Corriere della Sera, 23 dicembre 2023

Antonella Zarri: “In una chiara visione patriarcale le colpe sono solo della madre. Ma il vero obiettivo è smontare l’altra indagine sul centro di salute mentale e i poliziotti”. “Dopo un processo non sano non mi aspettavo altro che motivazioni costruite attorno a un teorema pregiudiziale. È un giudizio morale sulla mia persona, ma è anche un chiaro tentativo di isolarmi. Forse perché sono la più attiva nel denunciare e tenere viva la memoria”.

È più combattiva che mai Antonella Zarri, la mamma di Alice Scagni, uccisa dal fratello Alberto il primo maggio 2022. Nelle motivazioni della sentenza che ha condannato Alberto a 24 anni e 6 mesi la Corte d’Assise di Genova ritiene che la sua pericolosità è risultata chiara solo dopo l’ultima telefonata di minacce al padre, la mattina del delitto. Dunque non avrebbero fondamento le denunce dei genitori che accusano il centro di salute mentale e le forze dell’ordine di avere sottovalutato i rischi, nonostante i loro ripetuti allarmi.

Non solo. L’atteggiamento della madre viene definito “ambivalente”, in quanto, a fronte degli allarmi di quei giorni, per un decennio non aveva mai denunciato il figlio. “È chiaro che tutto ciò serve a spianare la strada all’archiviazione nell’altra indagine sulle responsabilità di chi ha sottovaluto e non ha fatto nulla per salvare Alice”.

**Dati**
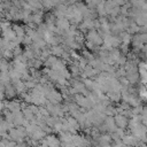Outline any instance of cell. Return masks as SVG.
---
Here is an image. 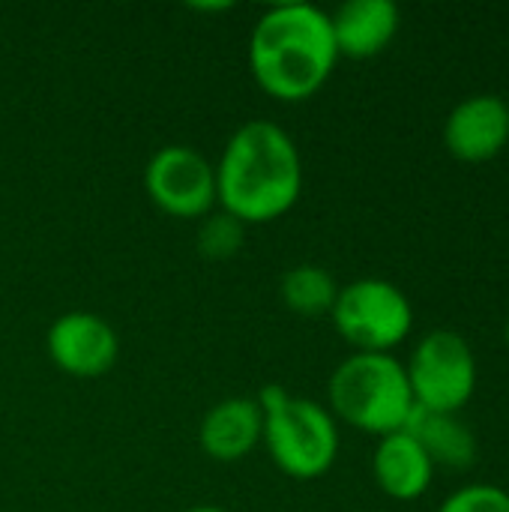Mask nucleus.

**Cosa farai**
1. Nell'articolo sul caso Scagni, a quale pena è stato condannato Alberto?
2. Prosegui l'articolo sul caso Scagni dopo la sua ultima frase.

**Risposte per compito**
1. A 24 anni e 6 mesi.

2.
Sente di avere avuto una “condotta ambivalente” nei confronti di Alberto?

“Noto che, in una chiara visione patriarcale, le colpe sono solo e sempre della madre. Ma detto ciò, il vero obiettivo è indebolire me per smontare l’altra inchiesta (l’8 febbraio i giudici decideranno sulla richiesta di archiviazione del pm per i responsabili del centro di salute mentale e per due agenti, ndr). Forse perché faccio un po’ paura”.

Pensa proprio che l’abbiano presa di mira?

“Le dirò di più. Questo concetto dell’ambivalenza è stato mutuato da una valutazione fatta proprio dalla responsabile del centro di salute mentale che poi è una delle persone che abbiamo denunciato e che è indagata. Nel 2023, quando andammo per Alberto, nella scheda lei scrisse proprio così: “madre ambivalente”. Una sorta di perizia psichiatrica su di me”.

I giudici dicono che per anni lei non lo ha denunciato?

“Nelle motivazioni scrivono anche che Alberto abitava con noi e andava nella sua casa solo per dormire. E invece lui abitava da solo da quando aveva 18 anni. Un errore palese. Ma chiedo: come fai a imporre di curarsi a un 43enne che non vuole farlo? Con quali strumenti? Forse solo con un Tso o con la detenzione. E per quali motivazioni? La verità è che ci accusano di essere stati dei cattivi genitori per escludere le responsabilità di altri. Il problema della salute mentale di Alberto era solo un problema nostro”.

Anche lei pensa, come il suo legale, che siamo di fronte ad una vittimizzazione secondaria?

“Certo. È sempre così, quando lo Stato fallisce nella prevenzione di un crimine la colpa è della vittima che si è esposta. Esattamente come per i femminicidi”.

Però nelle motivazioni si dice anche che l’allarme dato la mattina alle forze dell’ordine venne sottovalutato.

“Su questo era un po’ difficile nascondere che nessuno si mosse dopo le telefonate a poche ore dal delitto”.

Alberto come sta?

“Appena meglio. Non è più un vegetale, ma si muove e si nutre ancora con grande difficoltà. È sempre fuori di testa, ma nessuno lo cura e lo curerà per il resto della sua vita”.

Siete andati a trovarlo?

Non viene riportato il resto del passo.